Of zit het toch anders? Zijn meisjes van nature rustiger en zorgzamer, en jongens van nature beweeglijker en onderzoekender? Zijn meisjes meer van de poppen en jongens van de blokken? En moeten we dat vooral zo laten, omdat uiteindelijk kinderen toch wel hun eigen talenten en voorkeuren ontdekken? Maar hoe zit het dan met de groeiende ongelijkheid in schoolprestaties tussen jongens en meisjes? Meisjes doen het in veel opzichten beter op school en stromen vaker door naar het hoger onderwijs. Vroegtijdige schooluitval is meer een jongens- dan een meisjesprobleem. Kan dat iets te maken hebben met dat wat er in de jongste kinderjaren gebeurt? Onderzoek laat zien dat jongens en meisjes al vanaf 4 jaar denken dat meisjes beter zijn in rekenen en taal dan jongens (Hartley & Sutton, 2013). Blijkbaar krijgen kinderen deze boodschap dus al op heel jonge leeftijd mee. Spelen de opvang van en het onderwijs aan jonge kinderen hierin een rol?

Doel van het seminar

Bewustwording creëren dat onbedoeld stereotyperen plaatsvindt in de opvang van en het onderwijs aan jonge kinderen.

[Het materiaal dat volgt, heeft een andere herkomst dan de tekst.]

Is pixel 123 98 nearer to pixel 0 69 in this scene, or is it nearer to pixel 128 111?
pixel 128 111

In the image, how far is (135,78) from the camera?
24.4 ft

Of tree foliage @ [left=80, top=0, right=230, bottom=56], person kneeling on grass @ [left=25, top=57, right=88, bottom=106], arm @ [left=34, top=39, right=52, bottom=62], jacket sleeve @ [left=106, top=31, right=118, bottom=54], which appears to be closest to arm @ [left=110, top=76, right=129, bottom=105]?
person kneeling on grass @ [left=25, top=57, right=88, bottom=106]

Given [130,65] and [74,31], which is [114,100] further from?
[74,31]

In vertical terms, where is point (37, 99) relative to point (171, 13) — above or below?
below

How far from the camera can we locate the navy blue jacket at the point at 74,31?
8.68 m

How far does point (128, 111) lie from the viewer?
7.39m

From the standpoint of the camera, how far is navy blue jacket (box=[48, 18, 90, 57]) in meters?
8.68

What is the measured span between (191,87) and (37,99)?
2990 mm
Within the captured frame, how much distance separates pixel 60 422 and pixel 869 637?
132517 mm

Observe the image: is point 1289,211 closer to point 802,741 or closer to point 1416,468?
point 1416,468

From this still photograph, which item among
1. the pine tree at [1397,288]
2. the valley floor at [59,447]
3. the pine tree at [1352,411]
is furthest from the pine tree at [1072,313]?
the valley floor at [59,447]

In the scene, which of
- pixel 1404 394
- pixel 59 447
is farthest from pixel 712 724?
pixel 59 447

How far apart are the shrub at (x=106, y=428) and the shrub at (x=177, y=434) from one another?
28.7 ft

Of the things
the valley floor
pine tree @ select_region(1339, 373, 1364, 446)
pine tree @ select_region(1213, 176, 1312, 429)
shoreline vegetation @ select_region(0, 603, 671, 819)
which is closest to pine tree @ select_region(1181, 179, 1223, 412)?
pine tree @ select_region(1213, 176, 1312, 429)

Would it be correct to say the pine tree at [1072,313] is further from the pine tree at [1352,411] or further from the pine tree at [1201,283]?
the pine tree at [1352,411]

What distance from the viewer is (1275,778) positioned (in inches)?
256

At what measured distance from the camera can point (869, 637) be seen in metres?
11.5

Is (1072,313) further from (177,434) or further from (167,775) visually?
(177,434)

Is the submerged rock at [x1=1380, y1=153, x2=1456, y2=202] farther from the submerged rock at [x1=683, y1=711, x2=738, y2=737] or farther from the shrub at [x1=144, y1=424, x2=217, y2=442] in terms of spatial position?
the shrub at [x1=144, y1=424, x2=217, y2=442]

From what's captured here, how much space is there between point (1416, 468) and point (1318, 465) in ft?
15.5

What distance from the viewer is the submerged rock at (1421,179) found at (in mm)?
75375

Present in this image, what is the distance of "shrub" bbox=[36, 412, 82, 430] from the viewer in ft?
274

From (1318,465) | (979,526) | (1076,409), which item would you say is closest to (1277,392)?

Vragen die we in dit seminar willen stellen

  • In hoeverre realiseren we ons dat we onbewust genderstereotypering hanteren?. Stereotypering die zich uit in aanbod van activiteiten, bejegening van de kinderen, verwachtingen die we van de kinderen hebben en de inrichting van de ruimten?
  • Hoe kunnen we daar bewust mee omgaan? Zijn er handvatten om deze genderstereotypering tegen te gaan?.
  • Op welke wijze zouden we ouders hierbij kunnen betrekken?

Sprekers

Lotta Rajalin, hoofd van kinderdagverblijf Egalia uit Stockholm
Egalia betekent gelijkheid. In deze crèche in Zweden benadert het team kinderen genderneutraal. Kinderen worden niet aangesproken als ‘jongens’ en ‘meisjes’ maar als ‘vrienden’, ‘personen’ of ‘mensen’. De woorden ‘hij’ en ‘zij’ worden niet gebruikt, maar de termen ‘hen’ of ‘het’. Ook zijn er geen boekjes te vinden waarin een mooie prinses gered wordt door een knappe, moedige prins. In de keuze voor boeken, speelgoed en activiteiten wordt er voor gezorgd dat jongens niet per se hoeven te beantwoorden aan typisch jongensgedrag (stoer, brutaal, ondernemend en wild) en meisjes aan typisch meisjesgedrag (lief, rustig, afwachtend en schattig). De crèche biedt plaats aan 40 kinderen van één tot zes jaar oud en heeft een flinke wachtlijst. Alle crècheleiders (twee mannen en vier vrouwen) van Egalia hebben genderstudies gedaan.
In verband met de klimaatverandering wilt Lotta zo min mogelijk reizen en zal ze niet lijfelijk aanwezig zijn op dit seminar. Via twee films laten we de visie van Lotta op genderneutrale opvoeding zien en de wijze waarop dat gestalte krijgt in Egalia. Via een videoverbinding gaan we met Lotta hierover in gesprek.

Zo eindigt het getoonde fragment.